Company: Cenphi · Role: AI Engineer · Year: 2022–2023
Problem
Marketing and sales teams collect large volumes of customer testimonial videos. Extracting compelling, usable insights — identifying the best moments, understanding sentiment arc, composing story narratives — was an entirely manual process requiring hours of human review per video.
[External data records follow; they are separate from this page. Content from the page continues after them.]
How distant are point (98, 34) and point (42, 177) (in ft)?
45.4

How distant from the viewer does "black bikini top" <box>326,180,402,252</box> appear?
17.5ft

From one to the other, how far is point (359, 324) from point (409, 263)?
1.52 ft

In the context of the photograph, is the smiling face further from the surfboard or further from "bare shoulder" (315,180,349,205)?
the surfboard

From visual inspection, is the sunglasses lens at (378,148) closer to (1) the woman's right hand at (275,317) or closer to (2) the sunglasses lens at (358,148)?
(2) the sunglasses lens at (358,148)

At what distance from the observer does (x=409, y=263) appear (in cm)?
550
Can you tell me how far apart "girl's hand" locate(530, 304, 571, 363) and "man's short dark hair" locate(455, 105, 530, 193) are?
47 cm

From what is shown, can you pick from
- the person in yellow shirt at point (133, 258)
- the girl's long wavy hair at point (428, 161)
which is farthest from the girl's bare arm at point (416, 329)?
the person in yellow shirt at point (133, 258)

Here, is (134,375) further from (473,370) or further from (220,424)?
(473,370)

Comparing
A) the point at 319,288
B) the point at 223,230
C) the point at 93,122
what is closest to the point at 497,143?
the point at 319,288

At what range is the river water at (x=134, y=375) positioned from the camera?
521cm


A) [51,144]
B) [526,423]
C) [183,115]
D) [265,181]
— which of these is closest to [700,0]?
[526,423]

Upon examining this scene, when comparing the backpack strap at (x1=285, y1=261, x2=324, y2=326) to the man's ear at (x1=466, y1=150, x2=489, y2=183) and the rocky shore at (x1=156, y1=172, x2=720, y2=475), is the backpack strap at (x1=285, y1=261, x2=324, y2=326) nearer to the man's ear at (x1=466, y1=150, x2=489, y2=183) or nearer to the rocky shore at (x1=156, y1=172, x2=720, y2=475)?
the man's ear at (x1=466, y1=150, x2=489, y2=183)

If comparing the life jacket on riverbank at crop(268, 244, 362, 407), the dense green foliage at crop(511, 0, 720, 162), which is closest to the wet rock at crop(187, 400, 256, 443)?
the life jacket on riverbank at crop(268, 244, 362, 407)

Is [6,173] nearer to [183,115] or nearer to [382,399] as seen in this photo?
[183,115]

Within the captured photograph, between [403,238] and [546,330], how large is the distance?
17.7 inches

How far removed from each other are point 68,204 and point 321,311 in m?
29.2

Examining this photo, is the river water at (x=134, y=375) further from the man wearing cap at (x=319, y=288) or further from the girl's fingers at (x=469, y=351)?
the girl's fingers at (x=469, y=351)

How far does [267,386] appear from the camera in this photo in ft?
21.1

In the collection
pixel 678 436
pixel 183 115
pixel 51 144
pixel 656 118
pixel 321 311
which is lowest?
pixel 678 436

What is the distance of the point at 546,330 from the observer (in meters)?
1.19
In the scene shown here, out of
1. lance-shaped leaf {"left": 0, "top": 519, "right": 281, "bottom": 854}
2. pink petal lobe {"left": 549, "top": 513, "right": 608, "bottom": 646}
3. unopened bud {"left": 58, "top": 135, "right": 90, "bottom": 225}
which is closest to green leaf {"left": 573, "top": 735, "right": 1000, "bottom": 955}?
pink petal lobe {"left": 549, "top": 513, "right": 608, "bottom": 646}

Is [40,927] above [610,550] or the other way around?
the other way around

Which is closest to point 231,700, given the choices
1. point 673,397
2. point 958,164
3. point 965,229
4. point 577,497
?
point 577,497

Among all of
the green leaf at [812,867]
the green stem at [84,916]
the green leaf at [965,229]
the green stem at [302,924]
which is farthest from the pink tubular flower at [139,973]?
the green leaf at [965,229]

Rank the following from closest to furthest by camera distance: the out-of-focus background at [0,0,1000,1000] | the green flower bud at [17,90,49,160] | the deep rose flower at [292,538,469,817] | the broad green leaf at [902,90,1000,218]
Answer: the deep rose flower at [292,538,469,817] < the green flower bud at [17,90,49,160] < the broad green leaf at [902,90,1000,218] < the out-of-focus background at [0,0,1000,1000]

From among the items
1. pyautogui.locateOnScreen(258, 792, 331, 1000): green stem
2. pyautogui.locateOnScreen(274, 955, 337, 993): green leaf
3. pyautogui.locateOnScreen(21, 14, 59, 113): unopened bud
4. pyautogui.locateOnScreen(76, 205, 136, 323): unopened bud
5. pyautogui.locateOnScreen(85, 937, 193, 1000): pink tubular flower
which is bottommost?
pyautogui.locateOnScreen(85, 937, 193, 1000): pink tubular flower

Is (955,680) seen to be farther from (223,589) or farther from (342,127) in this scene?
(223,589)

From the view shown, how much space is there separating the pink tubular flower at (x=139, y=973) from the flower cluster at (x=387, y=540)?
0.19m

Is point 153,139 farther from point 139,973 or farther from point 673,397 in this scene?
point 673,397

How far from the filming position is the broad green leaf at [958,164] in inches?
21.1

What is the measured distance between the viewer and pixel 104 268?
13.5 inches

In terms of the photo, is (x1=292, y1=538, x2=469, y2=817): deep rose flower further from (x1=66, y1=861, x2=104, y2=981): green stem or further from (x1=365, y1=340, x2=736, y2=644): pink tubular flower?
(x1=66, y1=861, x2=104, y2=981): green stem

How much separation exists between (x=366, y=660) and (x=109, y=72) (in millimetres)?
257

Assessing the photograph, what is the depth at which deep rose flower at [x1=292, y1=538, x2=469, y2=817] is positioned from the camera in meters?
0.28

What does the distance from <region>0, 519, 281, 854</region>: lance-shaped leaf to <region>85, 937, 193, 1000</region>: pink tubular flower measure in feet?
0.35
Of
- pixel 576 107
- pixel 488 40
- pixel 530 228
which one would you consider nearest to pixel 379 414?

Cenphi needed an AI system to automate this pipeline end-to-end.
Technical Approach
Built a multimodal AI pipeline spanning speech, language, and video:
Speech & Transcription Layer
- Implemented speech-to-text transcription pipeline using OpenAI Whisper with multi-speaker diarization
- Speaker-attributed transcripts enable downstream analysis to track who said what and when
Language Understanding Layer
- Sentiment analysis over transcript segments to produce a temporal sentiment arc across the video
- Topic modeling and key phrase extraction to identify the thematic structure of the testimonial
- Named entity recognition to extract products, features, and outcomes mentioned
Video Composition Layer
- Designed the dynamic transcript strategy algorithm: given a target video length and composition goal (highlight reel, story arc, objection-handling clip), the algorithm selects segments by jointly optimizing over sentiment score, topic coverage, speaker diversity, and pacing
- Automated generation of structured narrative scripts from selected segments
- Video highlight extraction and assembly pipeline using FFmpeg
Stack
Python · OpenAI Whisper · spaCy · Transformers (HuggingFace) · FFmpeg · FastAPI · LLMs for narrative generation
Results
- ~80% reduction in manual content review time per video
- ~60% improvement in client decision-making speed for content selection
- Shipped as the core AI feature of Cenphi’s commercial platform
Research relevance: This work sits at the intersection of my primary research interests — it required multimodal alignment (speech-language-video), temporal understanding, and evaluation of systems where “good” is inherently subjective. Designing the segment selection algorithm exposed me to the gap between engineering heuristics and principled multimodal optimization — exactly what video-language model research addresses.